Monday, January 25, 2021

Lost' Indigenous fort built to repel Russia rediscovered in Alaska

Archaeologists have discovered traces of a 200-year-old wooden fort in southeastern Alaska built by Indigenous people to resist an invasion by Imperial Russia.
© Provided by NBC News

The discovery confirms the events of the 1804 invasion by Russia, which went on to govern parts of Alaska as a colony for 60 years until 1867, when it was purchased by the United States.

It’s also of cultural importance to the indigenous Tlingit people, and especially to those of the Kiks.adi, or Frog clan, whose ancestors defended the fort near the town of Sitka on Baranof Island in what's known as the Alaskan Panhandle, and who now regard it as a symbol of their resistance to colonialism.

“The fort’s definitive physical location had eluded investigators for a century,” said Cornell University archaeologist Thomas Urban, a co-author of a study published Monday in the journal Antiquity that detailed the discovery.

Decades of searching had turned up only clues, and archaeologists debated whether the fort was really sited near a forest clearing in the Sitka National Historical Park said to approximate its location, he said.

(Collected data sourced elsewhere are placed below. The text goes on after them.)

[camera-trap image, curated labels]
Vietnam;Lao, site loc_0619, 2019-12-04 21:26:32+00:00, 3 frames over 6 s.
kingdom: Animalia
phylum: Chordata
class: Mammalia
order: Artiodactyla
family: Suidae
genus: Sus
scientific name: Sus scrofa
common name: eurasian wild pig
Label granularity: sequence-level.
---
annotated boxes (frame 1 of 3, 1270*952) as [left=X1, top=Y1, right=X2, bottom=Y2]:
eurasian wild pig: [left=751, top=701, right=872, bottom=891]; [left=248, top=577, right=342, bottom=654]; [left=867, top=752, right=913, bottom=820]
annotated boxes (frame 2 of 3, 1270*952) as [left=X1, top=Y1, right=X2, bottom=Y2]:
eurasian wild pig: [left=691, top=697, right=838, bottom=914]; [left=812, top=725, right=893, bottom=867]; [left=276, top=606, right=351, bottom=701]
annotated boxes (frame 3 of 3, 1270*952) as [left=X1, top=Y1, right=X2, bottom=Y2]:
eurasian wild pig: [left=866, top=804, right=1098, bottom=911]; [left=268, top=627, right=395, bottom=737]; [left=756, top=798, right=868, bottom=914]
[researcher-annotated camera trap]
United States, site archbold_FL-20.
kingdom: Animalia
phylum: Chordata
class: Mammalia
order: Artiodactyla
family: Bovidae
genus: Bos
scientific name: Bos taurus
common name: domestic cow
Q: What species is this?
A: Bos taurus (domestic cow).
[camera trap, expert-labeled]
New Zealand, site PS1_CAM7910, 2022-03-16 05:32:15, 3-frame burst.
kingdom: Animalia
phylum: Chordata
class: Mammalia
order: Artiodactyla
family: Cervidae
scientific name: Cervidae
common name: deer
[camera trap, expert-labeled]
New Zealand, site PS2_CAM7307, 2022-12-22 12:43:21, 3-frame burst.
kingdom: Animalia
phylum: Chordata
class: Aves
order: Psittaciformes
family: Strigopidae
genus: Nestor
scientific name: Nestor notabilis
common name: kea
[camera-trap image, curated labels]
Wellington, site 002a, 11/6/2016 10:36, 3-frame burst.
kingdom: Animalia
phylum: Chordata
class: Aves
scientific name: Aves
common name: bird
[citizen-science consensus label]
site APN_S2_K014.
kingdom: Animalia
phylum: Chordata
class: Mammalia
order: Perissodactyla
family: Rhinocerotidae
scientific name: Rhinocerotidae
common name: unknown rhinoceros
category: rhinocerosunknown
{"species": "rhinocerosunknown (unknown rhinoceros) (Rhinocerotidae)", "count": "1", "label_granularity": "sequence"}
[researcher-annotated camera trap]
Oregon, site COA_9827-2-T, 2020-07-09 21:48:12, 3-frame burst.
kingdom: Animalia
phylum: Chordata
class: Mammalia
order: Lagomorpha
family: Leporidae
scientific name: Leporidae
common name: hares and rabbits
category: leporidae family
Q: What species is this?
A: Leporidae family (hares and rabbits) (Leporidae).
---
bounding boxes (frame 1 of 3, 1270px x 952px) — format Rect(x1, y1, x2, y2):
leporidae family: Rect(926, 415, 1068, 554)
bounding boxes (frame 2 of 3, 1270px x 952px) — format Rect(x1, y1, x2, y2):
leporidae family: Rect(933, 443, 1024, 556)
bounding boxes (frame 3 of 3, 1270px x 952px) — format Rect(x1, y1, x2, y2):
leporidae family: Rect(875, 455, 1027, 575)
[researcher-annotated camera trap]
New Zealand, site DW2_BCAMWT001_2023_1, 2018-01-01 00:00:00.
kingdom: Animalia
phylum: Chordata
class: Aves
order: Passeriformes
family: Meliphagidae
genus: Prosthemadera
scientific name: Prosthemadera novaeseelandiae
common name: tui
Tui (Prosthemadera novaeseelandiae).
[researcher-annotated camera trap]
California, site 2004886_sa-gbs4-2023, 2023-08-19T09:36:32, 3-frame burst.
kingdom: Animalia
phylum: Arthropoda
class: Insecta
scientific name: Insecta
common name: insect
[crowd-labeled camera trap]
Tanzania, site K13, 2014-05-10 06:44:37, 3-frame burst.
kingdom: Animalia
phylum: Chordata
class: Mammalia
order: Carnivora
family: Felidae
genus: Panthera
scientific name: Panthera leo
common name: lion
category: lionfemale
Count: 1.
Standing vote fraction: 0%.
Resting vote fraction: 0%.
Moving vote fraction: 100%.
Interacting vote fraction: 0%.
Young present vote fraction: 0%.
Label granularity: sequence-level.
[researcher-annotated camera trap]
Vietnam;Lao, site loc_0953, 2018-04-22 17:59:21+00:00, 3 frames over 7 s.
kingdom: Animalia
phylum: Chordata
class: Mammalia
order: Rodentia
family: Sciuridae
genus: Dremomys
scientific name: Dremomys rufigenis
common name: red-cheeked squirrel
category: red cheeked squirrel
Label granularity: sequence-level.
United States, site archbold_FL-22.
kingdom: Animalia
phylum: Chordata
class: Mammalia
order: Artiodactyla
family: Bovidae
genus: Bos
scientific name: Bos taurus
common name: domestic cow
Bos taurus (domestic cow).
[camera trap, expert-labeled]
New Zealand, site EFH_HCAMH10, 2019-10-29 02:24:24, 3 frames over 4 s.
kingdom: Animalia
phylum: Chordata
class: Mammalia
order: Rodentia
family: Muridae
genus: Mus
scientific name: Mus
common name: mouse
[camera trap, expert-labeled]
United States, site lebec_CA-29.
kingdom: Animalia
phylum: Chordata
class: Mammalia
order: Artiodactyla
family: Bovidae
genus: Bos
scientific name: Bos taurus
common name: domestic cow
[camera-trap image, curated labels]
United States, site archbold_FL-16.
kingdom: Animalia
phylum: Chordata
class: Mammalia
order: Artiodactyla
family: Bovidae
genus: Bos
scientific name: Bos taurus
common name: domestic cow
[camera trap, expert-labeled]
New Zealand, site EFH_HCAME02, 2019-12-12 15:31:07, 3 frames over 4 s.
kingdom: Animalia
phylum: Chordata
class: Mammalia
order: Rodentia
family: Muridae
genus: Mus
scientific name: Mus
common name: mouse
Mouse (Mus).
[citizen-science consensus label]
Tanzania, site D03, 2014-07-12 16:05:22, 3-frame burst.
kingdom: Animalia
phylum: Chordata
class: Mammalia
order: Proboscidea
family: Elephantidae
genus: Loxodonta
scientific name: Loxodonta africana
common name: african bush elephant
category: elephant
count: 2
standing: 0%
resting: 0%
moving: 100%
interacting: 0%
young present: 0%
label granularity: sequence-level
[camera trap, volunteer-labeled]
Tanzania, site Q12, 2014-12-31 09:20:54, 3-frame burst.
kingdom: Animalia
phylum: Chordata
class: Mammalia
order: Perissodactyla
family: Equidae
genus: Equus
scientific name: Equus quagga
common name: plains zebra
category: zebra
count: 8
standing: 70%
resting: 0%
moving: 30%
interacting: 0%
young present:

A detailed archaeological survey by Urban, however, has revealed electromagnetic anomalies and ground-penetrating radar signals around the clearing show the distinctive shape of the “sapling fort” – "Shiskinoow" in the Tlingit language – but not at proposed alternative sites

© National Park Service 

“The area of the fort was larger than the area of the clearing,” he said. “As such, the detected fort perimeter is in the forest that surrounds the clearing.”

The discovery matches both Tlingit and Russian accounts of the Battle of Sitka in 1804, said co-author Brinnen Carter, an archaeologist at the U.S. National Park Service who was stationed at Sitka during the survey.


Although the Tlingit had occupied the region for about 11,000 years, Russia established a settlement in 1799 at Old Sitka, about seven miles north of the modern town, to profit from a lucrative trade in sea-otter pelts, he said.

In 1802, following disputes with the Tlingit, that settlement was destroyed and the Russians were repelled.

They returned in 1804 to invade the region with up to 1,500 attackers – some of them Russian sailors, and some warriors from the Aleutian Islands – but found the Kiks.adihad built the “sapling fort” to resist them beside a river mouth, Carter said.


The fort was strategically situated behind tidal flats and out of range of the Russian naval guns; it was surrounded by thick walls of alder saplings in a trapezoidal shape about 240 feet long and 165 feet wide.

The invading Russians estimated the fort was defended by at least 800 men, and Tlingit histories record that Kiks.adi women fought there, as well. The defenders were armed with guns and cannons they had purchased from British and American traders.

© Courtesy Thomas Urban Electromagnetic anomalies, in color, and ground-penetrating radar signals, inset in gray, match the distinctive shape of the

According to Tlingit accounts, the Kiks.adi suffered an early loss when a canoe bringing their reserves of gunpowder to the fort was hit by a Russian gun and exploded, killing many of their leading warriors.

But they nevertheless held out against the fierce Russian attacks on Shiskinoow for several days, in part, thanks to the strength of their fortifications.

“It was constructed of wood so thick and strong the shot from my guns could not penetrate at the short distance of a cable’s length [between 600 and 720 feet],” Yuri Lisyansky, the captain of the Russian warship Neva, recorded at the time.

Ultimately, running short of gunpowder, the Kiks.adi decided they could not continue to defend the fort; so they abandoned it and embarked on a “survival march” across the island – a grueling trek fatal for many and still recalled in oral histories, Sitka Tribal Council member Louise Brady said.

The Kiks.adi later returned to the area and made a treaty with the Russians, allowing them to trade at Sitka but restricting them to settlements along the coast, she said.

The agreement influenced the subsequent indigenous legal claims against the United States, which purchased Alaska from Russia in 1867. The Tlingit argued that the whole of Alaska was not Russia’s to sell, but only their coastal settlements, Brady said.

© Louis S. Glanzman The Kiks.adi defenders 

Those claims culminated in a $1 billion settlement by the government in favor of indigenous people under the Alaska Native Claims Settlement Act of 1971, which remains the largest land claims settlement in U.S. history.

Brady, a member of the Kiks.adi clan and the lead ranger at the Sitka National Historical Park, said the story of Shiskinoow remained an important part of local oral histories, while the fort site itself in the foreshore forest is a place of remembrance – a status confirmed by the latest scientific finding.

“It’s a very sacred place,” she said. “You have the river there, there are lots of eagles, there are ravens … it is incredibly beautiful.”